The resource that is being accessed is locked

424 Failed Dependency (WebDAV)

The request failed due to failure of a previous request (e.g. a PROPPATCH).

425 Unordered Collection

Defined in drafts of WebDav Advanced Collections, but not present in “Web Distributed Authoring and Versioning (WebDAV) Ordered Collections Protocol” .
426 Upgrade Required

The client should switch to TLS/1.0.

449 Retry With

A Microsoft extension. The request should be retried after doing the appropriate action.
450 Blocked

A Microsoft extension. Used for blocking sites with Windows Parental Controls.

5xx Server Error

The server failed to fulfil an apparently valid request.

Response status codes beginning with the digit “5” indicate cases in which the server is aware that it has encountered an error or is otherwise incapable of performing the request. Except when responding to a HEAD request, the server should include an entity containing an explanation of the error situation, and indicate whether it is a temporary or permanent condition. Likewise, user agents should display any included entity to the user.
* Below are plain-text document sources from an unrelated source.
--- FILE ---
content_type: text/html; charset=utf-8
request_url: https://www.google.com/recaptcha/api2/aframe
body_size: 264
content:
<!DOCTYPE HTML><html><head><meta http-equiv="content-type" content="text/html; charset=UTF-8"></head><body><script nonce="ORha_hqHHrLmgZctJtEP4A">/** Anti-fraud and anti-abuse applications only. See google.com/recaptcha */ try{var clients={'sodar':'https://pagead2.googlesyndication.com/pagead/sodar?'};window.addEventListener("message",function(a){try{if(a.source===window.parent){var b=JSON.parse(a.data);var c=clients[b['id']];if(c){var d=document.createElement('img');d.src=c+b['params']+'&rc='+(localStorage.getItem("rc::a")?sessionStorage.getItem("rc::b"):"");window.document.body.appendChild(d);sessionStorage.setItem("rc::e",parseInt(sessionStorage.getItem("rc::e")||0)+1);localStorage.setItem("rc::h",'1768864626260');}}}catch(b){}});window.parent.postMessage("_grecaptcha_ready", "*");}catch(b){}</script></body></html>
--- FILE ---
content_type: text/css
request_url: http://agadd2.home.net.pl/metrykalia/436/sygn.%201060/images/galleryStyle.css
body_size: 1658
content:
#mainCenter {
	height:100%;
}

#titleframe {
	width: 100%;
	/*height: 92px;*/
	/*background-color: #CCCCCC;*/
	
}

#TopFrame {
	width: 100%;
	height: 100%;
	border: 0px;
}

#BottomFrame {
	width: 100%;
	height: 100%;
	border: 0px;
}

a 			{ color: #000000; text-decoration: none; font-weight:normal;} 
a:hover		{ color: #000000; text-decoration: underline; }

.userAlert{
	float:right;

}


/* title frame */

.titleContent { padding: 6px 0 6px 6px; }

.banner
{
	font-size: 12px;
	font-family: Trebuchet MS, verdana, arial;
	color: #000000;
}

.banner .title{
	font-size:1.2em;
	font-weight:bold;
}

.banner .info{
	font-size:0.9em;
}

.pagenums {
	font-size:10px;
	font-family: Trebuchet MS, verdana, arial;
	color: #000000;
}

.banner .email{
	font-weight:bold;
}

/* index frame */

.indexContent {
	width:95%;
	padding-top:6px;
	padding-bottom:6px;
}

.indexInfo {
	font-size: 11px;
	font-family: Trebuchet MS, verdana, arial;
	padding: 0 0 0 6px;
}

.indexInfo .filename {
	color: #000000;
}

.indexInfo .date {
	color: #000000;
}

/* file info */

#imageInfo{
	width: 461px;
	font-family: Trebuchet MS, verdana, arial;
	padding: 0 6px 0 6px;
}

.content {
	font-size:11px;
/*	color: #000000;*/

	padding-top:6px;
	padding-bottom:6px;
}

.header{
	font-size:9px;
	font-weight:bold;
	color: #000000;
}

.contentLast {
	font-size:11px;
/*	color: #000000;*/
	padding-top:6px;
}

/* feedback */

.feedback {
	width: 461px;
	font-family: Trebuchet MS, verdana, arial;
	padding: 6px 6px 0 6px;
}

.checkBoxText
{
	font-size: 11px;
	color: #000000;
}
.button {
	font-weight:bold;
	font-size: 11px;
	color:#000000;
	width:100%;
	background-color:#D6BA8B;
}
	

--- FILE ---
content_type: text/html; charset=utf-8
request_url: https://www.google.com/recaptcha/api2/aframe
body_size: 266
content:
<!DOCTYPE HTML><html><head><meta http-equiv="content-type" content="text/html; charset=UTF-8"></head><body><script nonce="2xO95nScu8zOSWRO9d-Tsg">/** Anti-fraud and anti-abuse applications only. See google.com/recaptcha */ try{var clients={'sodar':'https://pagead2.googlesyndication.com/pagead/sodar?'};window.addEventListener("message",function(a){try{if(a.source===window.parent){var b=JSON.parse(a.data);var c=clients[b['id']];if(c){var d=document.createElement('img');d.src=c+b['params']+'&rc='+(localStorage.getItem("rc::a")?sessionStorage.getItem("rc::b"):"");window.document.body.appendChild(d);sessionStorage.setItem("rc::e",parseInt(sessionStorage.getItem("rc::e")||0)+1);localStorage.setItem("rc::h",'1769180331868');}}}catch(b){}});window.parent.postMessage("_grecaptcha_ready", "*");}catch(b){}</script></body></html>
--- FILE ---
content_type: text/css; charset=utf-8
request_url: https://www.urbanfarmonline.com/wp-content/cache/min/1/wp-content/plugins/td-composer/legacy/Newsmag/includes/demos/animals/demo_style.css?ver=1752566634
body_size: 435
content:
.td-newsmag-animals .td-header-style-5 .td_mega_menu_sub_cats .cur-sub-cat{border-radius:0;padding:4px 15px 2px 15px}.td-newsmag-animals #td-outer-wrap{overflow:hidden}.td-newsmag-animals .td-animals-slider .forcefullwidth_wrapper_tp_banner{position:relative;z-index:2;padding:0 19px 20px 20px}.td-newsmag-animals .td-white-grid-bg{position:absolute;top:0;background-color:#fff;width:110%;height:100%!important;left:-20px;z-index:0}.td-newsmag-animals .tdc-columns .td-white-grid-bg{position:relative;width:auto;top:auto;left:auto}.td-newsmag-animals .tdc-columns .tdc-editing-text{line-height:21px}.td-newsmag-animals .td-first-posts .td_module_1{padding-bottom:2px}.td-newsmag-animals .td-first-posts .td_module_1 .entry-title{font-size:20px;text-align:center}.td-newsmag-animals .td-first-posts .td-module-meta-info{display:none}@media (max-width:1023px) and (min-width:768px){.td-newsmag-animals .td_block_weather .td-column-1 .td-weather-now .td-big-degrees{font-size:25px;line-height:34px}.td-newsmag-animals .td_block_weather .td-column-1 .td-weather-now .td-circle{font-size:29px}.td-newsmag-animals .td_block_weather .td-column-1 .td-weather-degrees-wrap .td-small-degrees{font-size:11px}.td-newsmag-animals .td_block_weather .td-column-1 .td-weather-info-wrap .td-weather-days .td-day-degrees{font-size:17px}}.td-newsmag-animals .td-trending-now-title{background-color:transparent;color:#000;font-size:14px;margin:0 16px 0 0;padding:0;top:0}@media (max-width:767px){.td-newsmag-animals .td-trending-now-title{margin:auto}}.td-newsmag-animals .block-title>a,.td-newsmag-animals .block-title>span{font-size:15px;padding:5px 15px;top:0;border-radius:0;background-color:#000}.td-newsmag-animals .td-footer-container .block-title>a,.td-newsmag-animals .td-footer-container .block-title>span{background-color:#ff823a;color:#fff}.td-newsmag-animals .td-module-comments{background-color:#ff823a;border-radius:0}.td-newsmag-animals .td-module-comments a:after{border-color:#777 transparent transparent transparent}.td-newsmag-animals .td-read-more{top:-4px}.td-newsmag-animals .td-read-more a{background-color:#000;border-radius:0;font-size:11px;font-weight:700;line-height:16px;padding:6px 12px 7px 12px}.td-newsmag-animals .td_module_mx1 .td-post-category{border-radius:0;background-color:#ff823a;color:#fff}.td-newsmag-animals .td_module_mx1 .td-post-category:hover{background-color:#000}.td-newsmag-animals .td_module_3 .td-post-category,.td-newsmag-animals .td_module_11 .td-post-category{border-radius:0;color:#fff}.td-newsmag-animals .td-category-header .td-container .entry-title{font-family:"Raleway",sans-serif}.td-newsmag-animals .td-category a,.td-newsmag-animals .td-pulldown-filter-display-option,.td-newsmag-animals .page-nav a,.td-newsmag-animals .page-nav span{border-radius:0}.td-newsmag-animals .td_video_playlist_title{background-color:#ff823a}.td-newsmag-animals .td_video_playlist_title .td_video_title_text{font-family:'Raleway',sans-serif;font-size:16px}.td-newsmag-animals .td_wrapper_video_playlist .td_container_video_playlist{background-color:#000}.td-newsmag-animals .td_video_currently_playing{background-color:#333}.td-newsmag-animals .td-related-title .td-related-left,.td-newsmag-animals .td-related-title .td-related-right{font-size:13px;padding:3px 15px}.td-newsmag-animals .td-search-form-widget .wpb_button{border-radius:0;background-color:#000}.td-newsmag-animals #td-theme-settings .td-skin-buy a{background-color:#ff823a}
These response codes are applicable to any request method.

500 Internal Server Error

A generic error message, given when no more specific message is suitable.
501 Not Implemented

The server either does not recognise the request method, or it lacks the ability to fulfil the request.
502 Bad Gateway

503 Service Unavailable

504 Gateway Timeout

505 HTTP Version Not Supported

506 Variant Also Negotiates

507 Insufficient Storage (WebDAV)

509 Bandwidth Limit Exceeded (Apache bw/limited extension)

This status code, while used by many servers, is not specified in any RFCs.

510 Not Extended

Further extensions to the request are required for the server to fulfil it.